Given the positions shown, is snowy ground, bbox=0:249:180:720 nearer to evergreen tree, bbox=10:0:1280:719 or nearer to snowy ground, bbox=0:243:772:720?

--

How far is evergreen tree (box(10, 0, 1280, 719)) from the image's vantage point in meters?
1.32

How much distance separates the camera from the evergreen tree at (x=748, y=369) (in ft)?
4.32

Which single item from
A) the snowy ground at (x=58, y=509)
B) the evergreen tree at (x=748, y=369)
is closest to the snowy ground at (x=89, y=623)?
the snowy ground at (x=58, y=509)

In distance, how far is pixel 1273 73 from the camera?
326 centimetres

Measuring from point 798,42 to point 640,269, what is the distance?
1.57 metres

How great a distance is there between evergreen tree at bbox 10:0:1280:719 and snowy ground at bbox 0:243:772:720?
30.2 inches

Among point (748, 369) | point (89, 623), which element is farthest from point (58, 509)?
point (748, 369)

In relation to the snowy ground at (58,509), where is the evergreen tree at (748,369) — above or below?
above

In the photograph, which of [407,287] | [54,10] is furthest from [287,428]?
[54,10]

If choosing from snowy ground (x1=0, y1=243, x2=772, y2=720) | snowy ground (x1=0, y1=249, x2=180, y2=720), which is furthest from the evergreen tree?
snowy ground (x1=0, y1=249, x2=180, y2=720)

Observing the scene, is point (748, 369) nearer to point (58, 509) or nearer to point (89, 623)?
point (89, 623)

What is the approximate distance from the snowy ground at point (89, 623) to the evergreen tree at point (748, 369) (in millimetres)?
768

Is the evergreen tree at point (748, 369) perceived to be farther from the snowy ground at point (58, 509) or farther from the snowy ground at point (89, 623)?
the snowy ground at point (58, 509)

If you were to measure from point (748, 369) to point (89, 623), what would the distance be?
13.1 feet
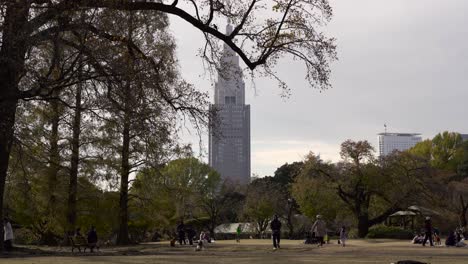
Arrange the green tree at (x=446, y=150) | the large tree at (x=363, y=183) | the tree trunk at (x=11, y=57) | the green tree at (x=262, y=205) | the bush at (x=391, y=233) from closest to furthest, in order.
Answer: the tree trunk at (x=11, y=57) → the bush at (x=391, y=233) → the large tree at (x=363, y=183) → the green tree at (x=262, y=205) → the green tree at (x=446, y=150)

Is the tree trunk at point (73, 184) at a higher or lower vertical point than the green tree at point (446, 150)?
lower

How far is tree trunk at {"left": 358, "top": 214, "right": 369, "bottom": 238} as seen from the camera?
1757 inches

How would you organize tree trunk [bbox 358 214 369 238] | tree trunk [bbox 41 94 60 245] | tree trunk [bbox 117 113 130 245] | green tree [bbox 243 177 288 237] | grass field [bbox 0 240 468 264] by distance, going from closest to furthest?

» **Exercise details**
Which lines in the rows contain the word "above"? Gather every one of them and copy each line in full.

» **Right answer**
In relation to the snowy ground at (58,509), where is the evergreen tree at (748,369) — above or below?
above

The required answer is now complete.